Retype, word for word, each line between the lines holding "United States, site" and "common name: mule deer", inclusive, and leave the rest of the data alone.
Start of DATA FOR THIS TASK
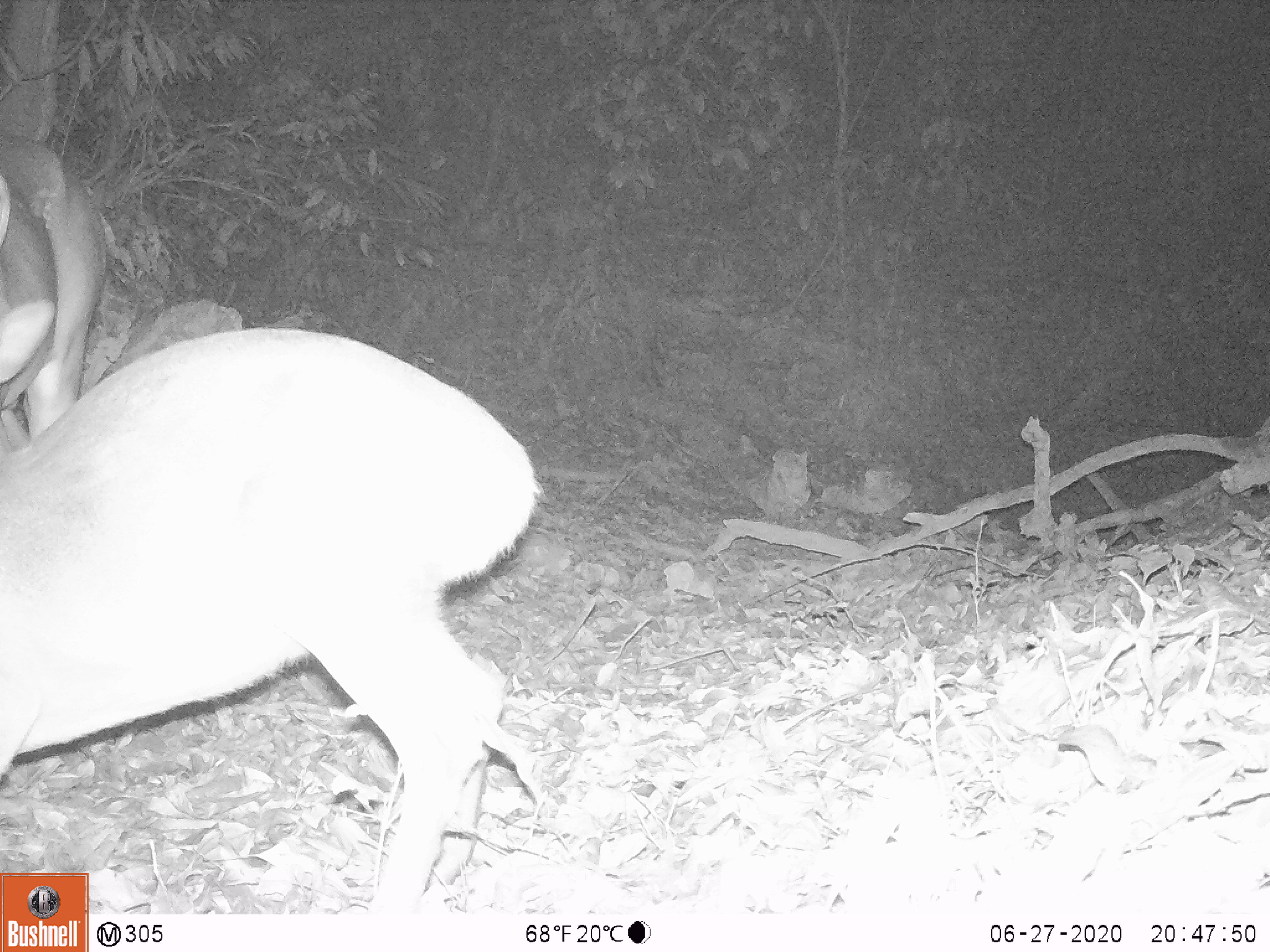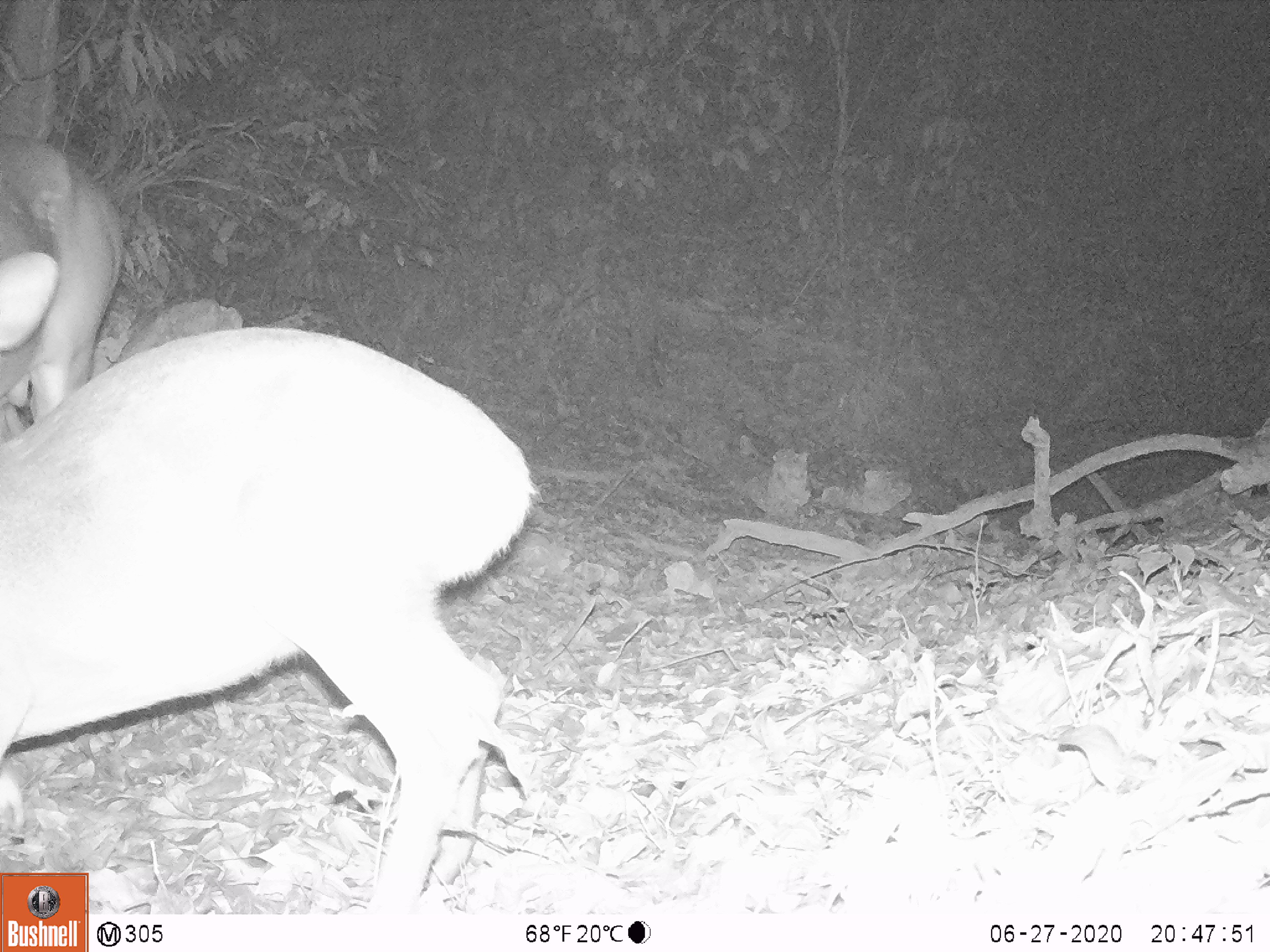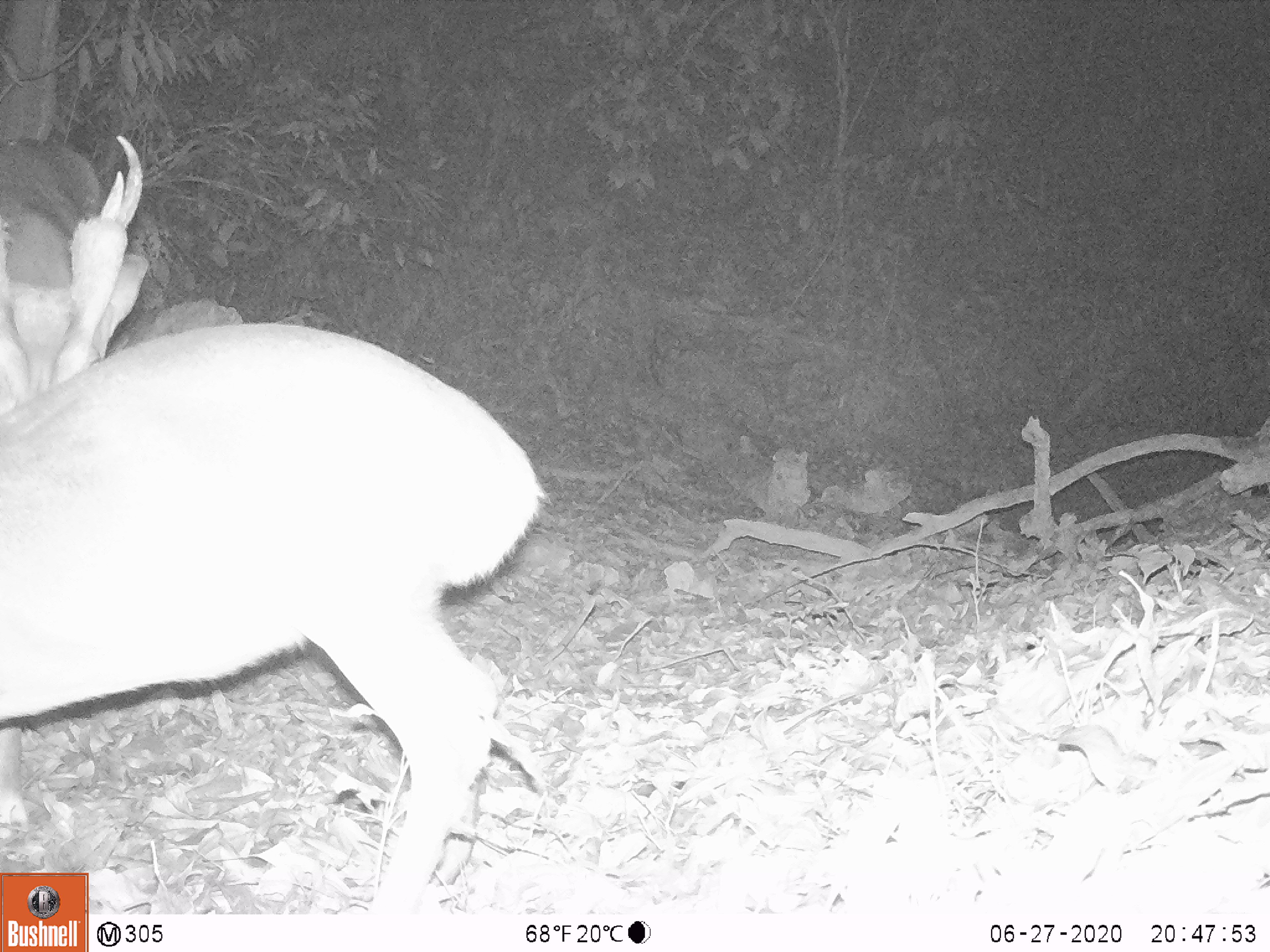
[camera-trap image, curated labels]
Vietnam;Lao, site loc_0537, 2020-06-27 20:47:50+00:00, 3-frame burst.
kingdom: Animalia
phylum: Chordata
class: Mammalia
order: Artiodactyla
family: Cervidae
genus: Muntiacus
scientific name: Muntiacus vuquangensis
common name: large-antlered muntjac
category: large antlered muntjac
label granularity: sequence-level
End of DATA FOR THIS TASK
Start of DATA FOR THIS TASK
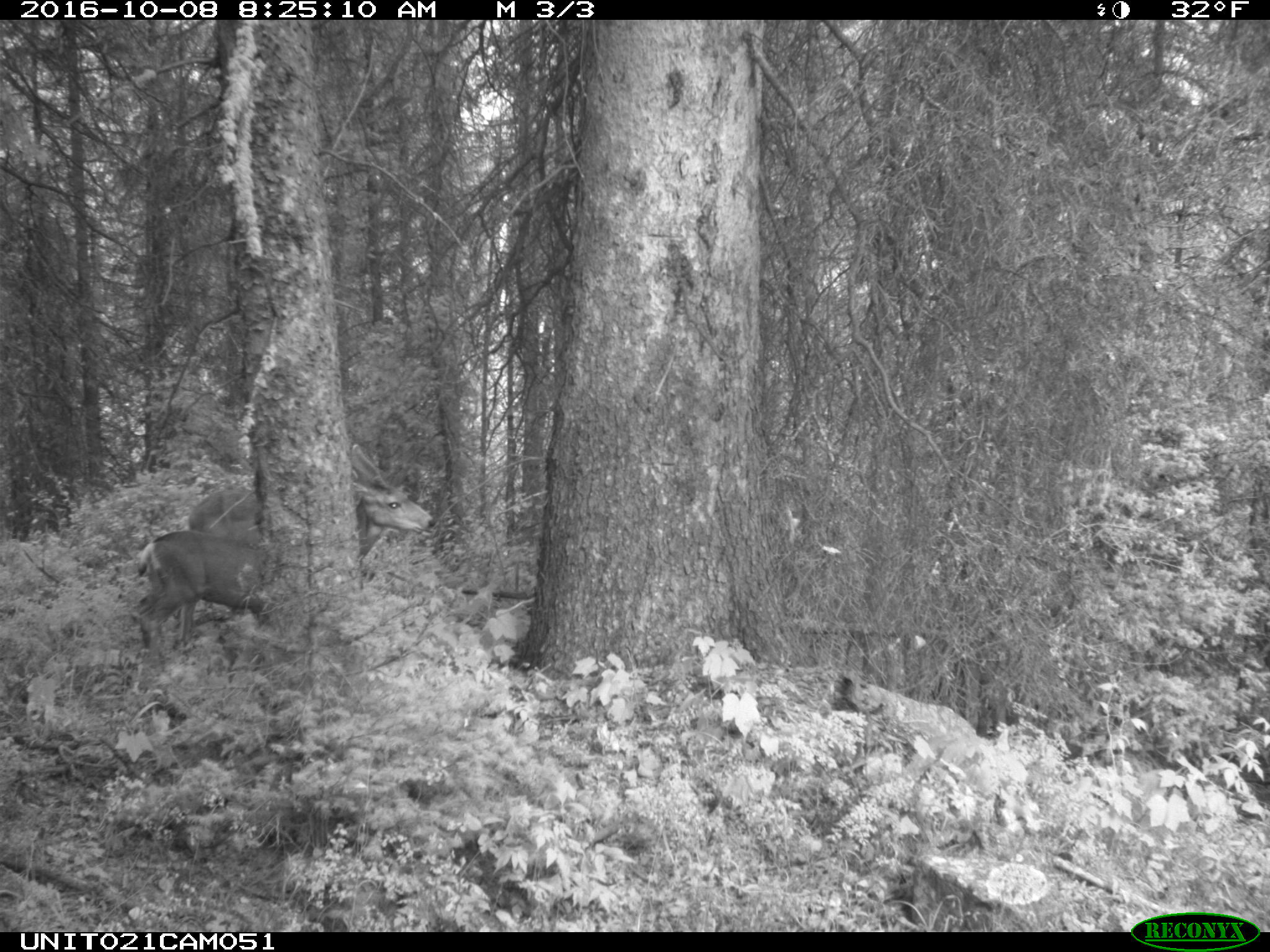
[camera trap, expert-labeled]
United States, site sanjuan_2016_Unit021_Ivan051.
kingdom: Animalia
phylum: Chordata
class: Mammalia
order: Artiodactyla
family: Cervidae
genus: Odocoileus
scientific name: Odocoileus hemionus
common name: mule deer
End of DATA FOR THIS TASK
Start of DATA FOR THIS TASK
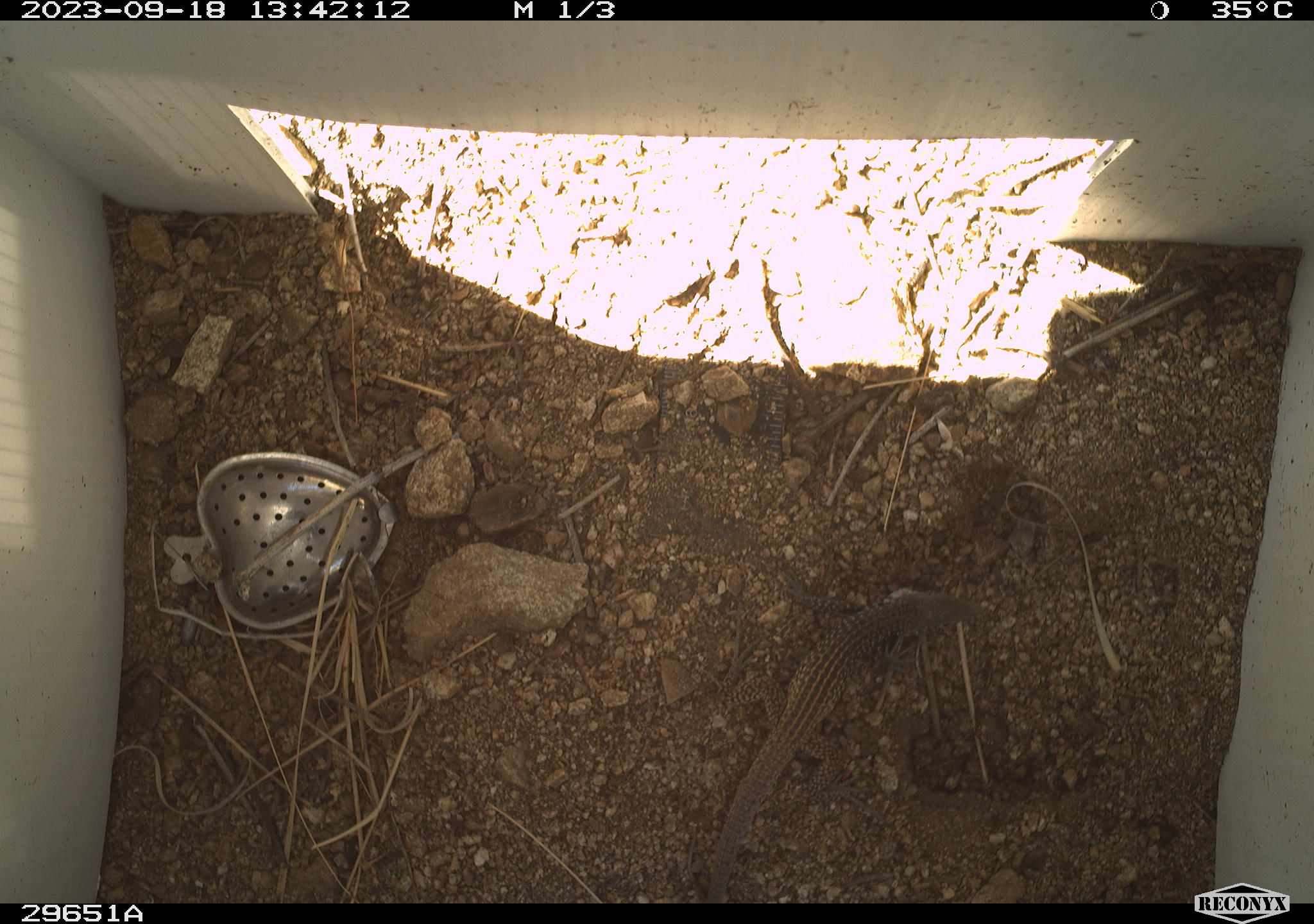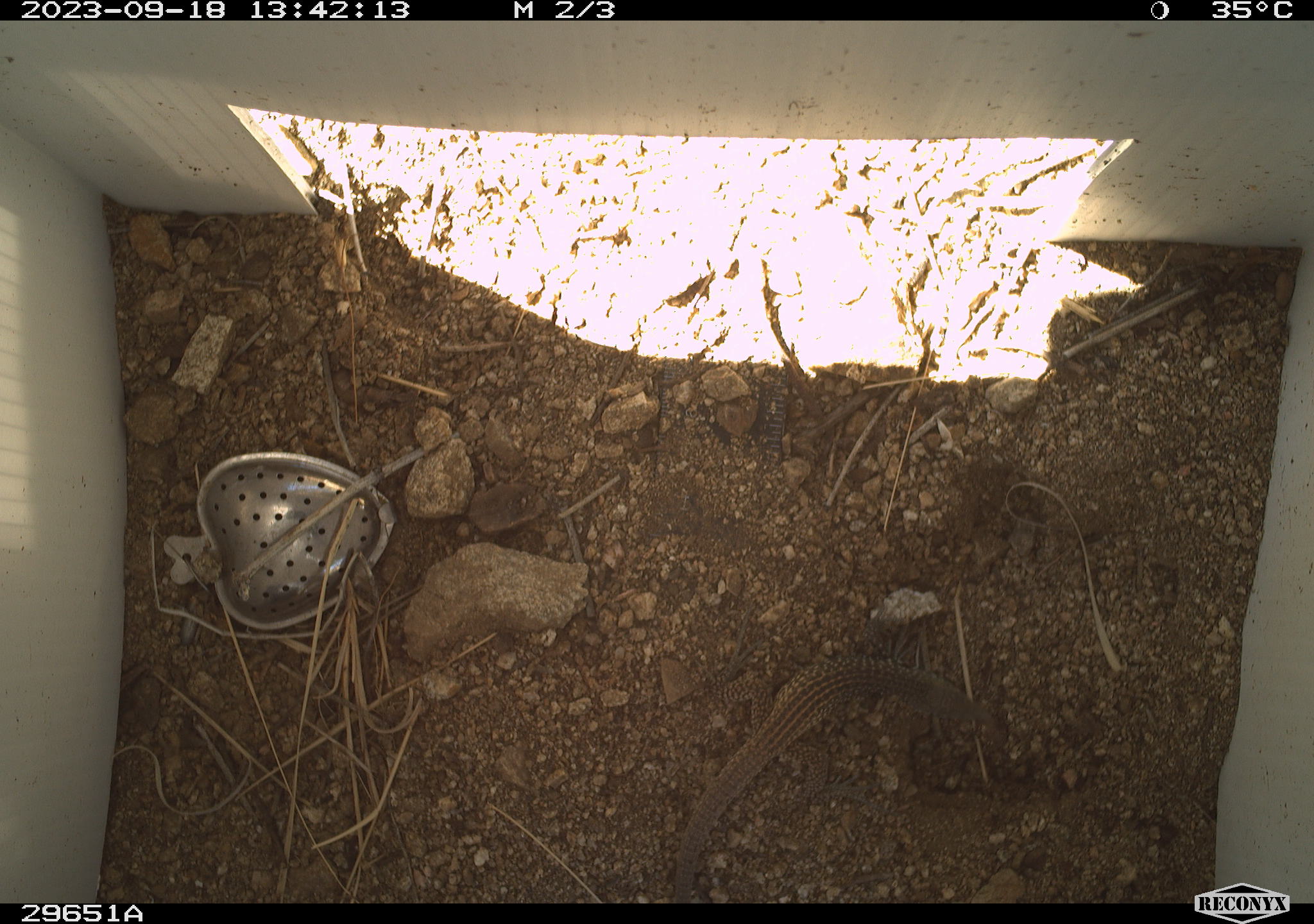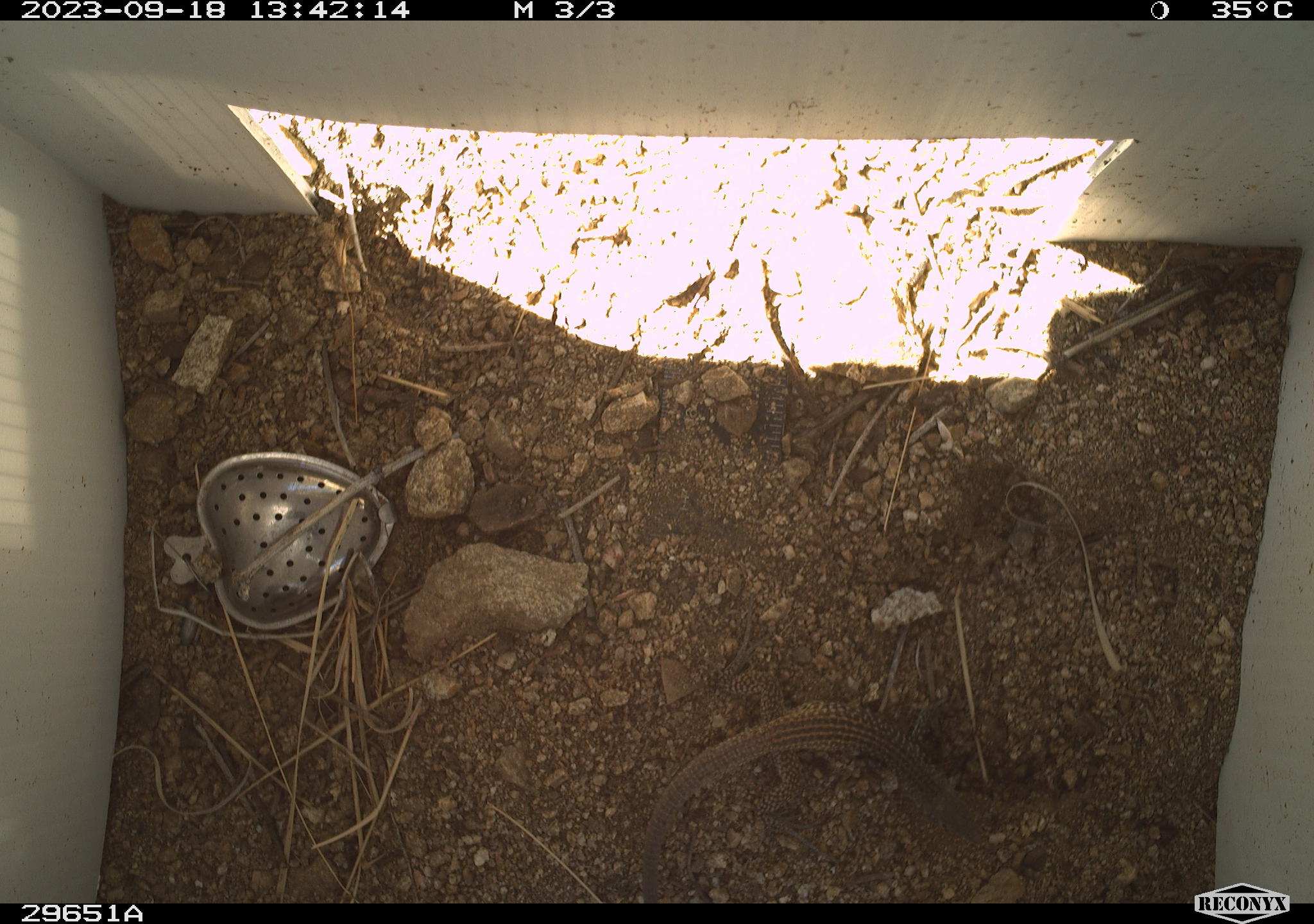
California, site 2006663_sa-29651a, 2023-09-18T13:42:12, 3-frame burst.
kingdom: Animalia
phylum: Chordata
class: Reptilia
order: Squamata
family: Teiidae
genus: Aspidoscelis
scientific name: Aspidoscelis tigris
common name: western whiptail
End of DATA FOR THIS TASK
TASK RESULT.
United States, site sanjuan_2016_Unit021_Ivan051.
kingdom: Animalia
phylum: Chordata
class: Mammalia
order: Artiodactyla
family: Cervidae
genus: Odocoileus
scientific name: Odocoileus hemionus
common name: mule deer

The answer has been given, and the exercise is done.